Locate the line that contains "New Zealand, site". Retype it and every line after it to the end of the records, exactly, but not the pictures.
....................
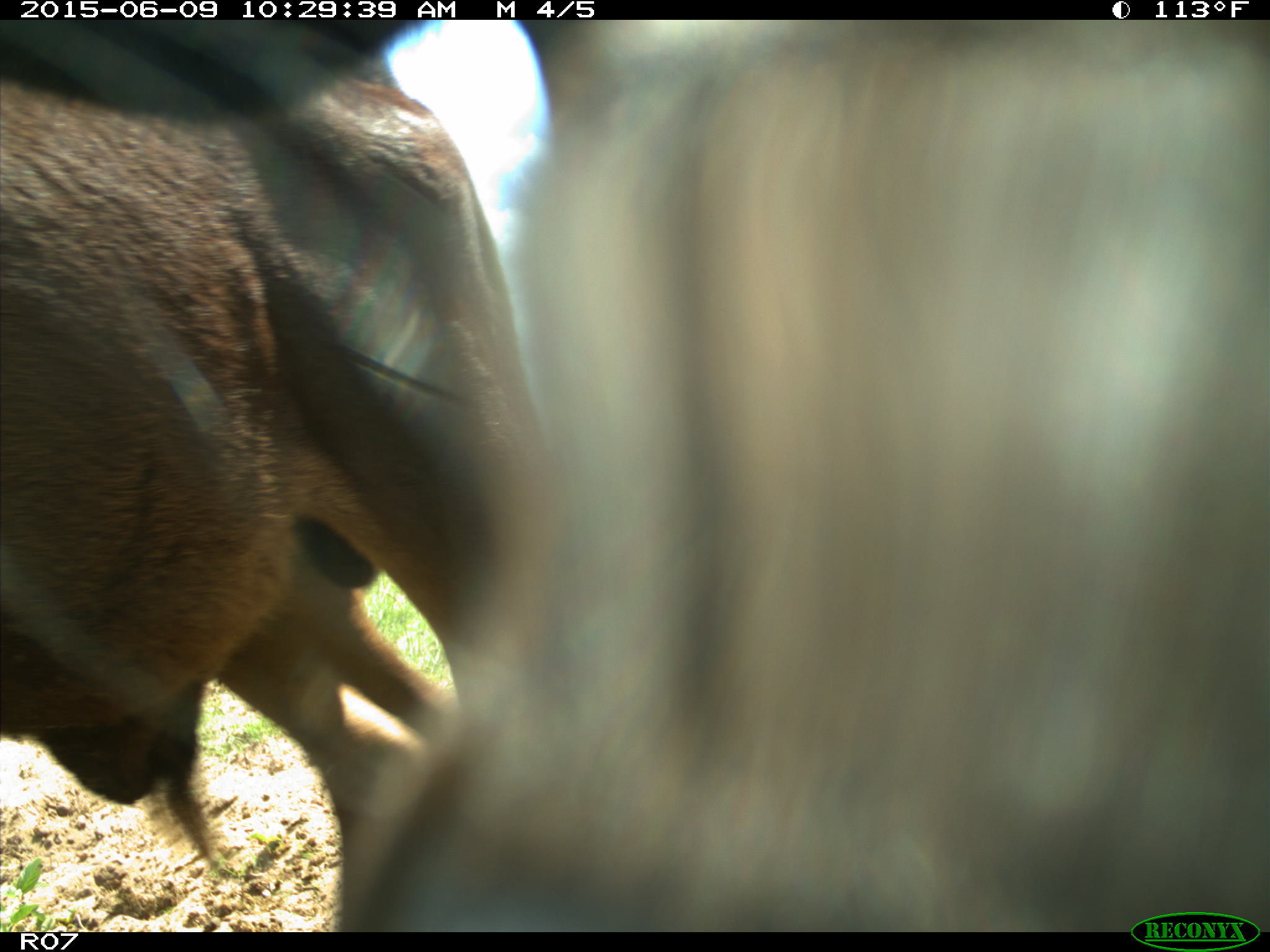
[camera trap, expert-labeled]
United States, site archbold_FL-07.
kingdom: Animalia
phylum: Chordata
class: Mammalia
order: Artiodactyla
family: Bovidae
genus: Bos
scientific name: Bos taurus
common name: domestic cow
Bos taurus (domestic cow).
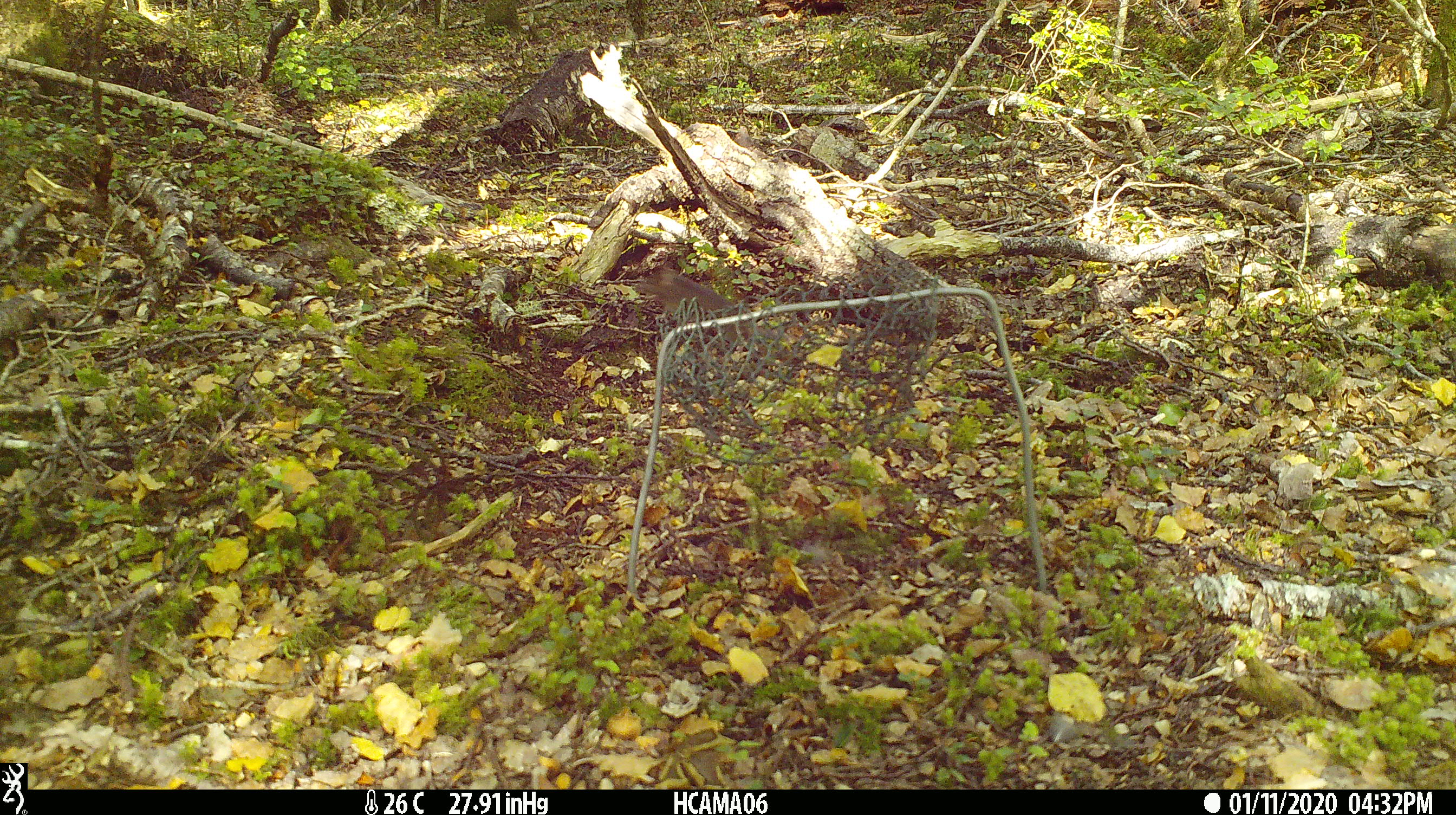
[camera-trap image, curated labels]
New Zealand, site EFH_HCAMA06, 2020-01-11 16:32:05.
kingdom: Animalia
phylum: Chordata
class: Mammalia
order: Rodentia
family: Muridae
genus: Mus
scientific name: Mus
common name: mouse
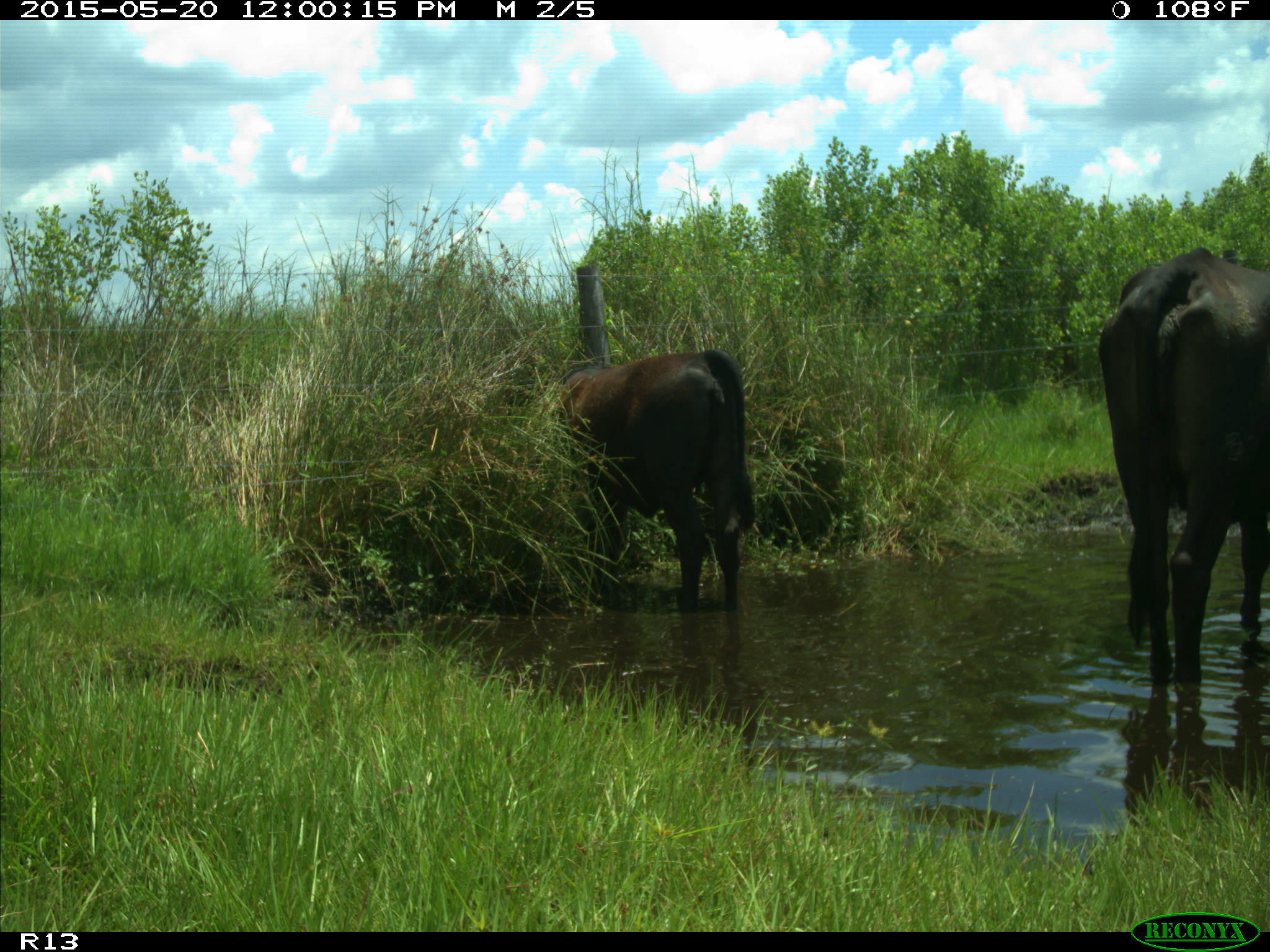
....................
**Response for this exercise:**
New Zealand, site EFH_HCAMA06, 2020-01-11 16:32:05.
kingdom: Animalia
phylum: Chordata
class: Mammalia
order: Rodentia
family: Muridae
genus: Mus
scientific name: Mus
common name: mouse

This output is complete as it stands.